Exercises to complete:
**A)** Copy out the Bahi Khata passage from "A red clothbound" through "festive rituals today.".
**B)** Condense the paragraph of the Bahi Khata passage that begins "A red clothbound book" into a short bulleted list of its main facts.

Source text:
A red clothbound book, stitched in bold white thread and creased into columns, the Bahi is a familiar sight in the markets and trading houses of Rajasthan and Gujarat. Known as the Bahi Khata, this traditional Indian craft is a handbound accounting ledger whose design and ritual use have shaped the business culture of western India for centuries. The Bahi’s distinctive red cover, bordered with striped niwar tape, and its folded yellow and white pages, mark it as both a practical tool and a sacred object, still present in family businesses and festive rituals today.

Given material:
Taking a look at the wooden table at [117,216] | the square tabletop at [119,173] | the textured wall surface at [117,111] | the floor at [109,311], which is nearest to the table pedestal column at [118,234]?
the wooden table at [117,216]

Response list:
**A)**
A red clothbound book, stitched in bold white thread and creased into columns, the Bahi is a familiar sight in the markets and trading houses of Rajasthan and Gujarat. Known as the Bahi Khata, this traditional Indian craft is a handbound accounting ledger whose design and ritual use have shaped the business culture of western India for centuries. The Bahi’s distinctive red cover, bordered with striped niwar tape, and its folded yellow and white pages, mark it as both a practical tool and a sacred object, still present in family businesses and festive rituals today.

**B)**
- The Bahi, or Bahi Khata, is a red clothbound book stitched in white thread and creased into columns.
- It is a traditional Indian craft: a handbound accounting ledger.
- It is common in the markets and trading houses of Rajasthan and Gujarat.
- Its design and ritual use have shaped western India's business culture for centuries.
- Its red cover has a border of striped niwar tape, and its pages are folded yellow and white.
- It is both a practical tool and a sacred object.
- It is still found in family businesses and festive rituals today.